As Michael Wojciechowski, a Houston-based oil analyst at energy consultancy Wood Mackenzie, told the FT: “Everybody is paying attention … This thing has the potential to really start to take off.”
So what does Exxon want instead? Transport policies should be based on “sound science” says Exxon – a phrase long invoked by the tobacco industry and climate science deniers when lobbying against policies that challenge the status quo.
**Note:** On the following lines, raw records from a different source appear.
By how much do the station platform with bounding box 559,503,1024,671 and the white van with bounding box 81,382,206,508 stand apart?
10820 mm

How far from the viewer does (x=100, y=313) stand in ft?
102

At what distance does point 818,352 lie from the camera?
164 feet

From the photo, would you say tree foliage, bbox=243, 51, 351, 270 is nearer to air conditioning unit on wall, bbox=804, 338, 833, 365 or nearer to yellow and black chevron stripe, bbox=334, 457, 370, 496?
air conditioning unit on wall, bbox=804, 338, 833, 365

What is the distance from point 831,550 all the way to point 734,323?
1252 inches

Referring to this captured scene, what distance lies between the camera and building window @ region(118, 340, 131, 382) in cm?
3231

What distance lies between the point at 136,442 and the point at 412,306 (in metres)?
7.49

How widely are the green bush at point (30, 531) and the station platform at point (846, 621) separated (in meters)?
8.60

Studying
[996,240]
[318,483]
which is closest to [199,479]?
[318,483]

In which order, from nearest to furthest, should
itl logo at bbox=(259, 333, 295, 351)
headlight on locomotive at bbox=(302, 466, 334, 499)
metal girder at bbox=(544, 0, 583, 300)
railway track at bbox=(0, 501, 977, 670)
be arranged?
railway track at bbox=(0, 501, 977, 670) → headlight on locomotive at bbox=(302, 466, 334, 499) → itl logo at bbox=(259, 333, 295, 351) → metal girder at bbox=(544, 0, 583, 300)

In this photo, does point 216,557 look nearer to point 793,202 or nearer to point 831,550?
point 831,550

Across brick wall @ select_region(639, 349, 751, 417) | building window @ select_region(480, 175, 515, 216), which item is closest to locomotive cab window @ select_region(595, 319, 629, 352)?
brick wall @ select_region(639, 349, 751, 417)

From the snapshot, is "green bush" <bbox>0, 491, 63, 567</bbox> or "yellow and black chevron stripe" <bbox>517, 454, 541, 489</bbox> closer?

The phrase puts an extremely high burden of proof on those arguing for change (normally the government) before taking action, effectively serving to limit industry regulation.
Presentations to the DfT explain that, according to Exxon, “good transport policies” are based on free-market principles, cost-benefit analysis, and a “clear & reasonable regulatory framework”.
This means there should be no government mandates, technology should be cost-effective and “economically sustainable without subsidies” and the “benefits to society should exceed overall costs,” the oil giant argues.
As Exxon’s presentation explains, policy decisions should be based on a “well to wheels” analysis.
While the documents obtained from the DfT do not show what this would look like, Exxon delivered a very similar presentation to the European Commission last year which DeSmog UK also received via FOI.
This contains a diagram depicting the various considerations that Exxon says should be undertaken in a “well to wheels” analysis.
Well to wheels analysis often comes up when raising the question of whether electric cars are actually environmentally friendly if the electricity used is generated from polluting sources and the car’s manufacturing process also releases emissions.
However, this is comparing apples and oranges. Exxon is keen on well to wheels analyses because while electric cars are in their infancy, it makes petrol cars look preferable – some short term emission savings will indeed come from more efficient petrol and diesel cars.
But in emphasising this type of analysis, Exxon is denying the direction of travel: towards a low carbon electricity grid, more efficient electric vehicle production, and ultimately a clean transport sector.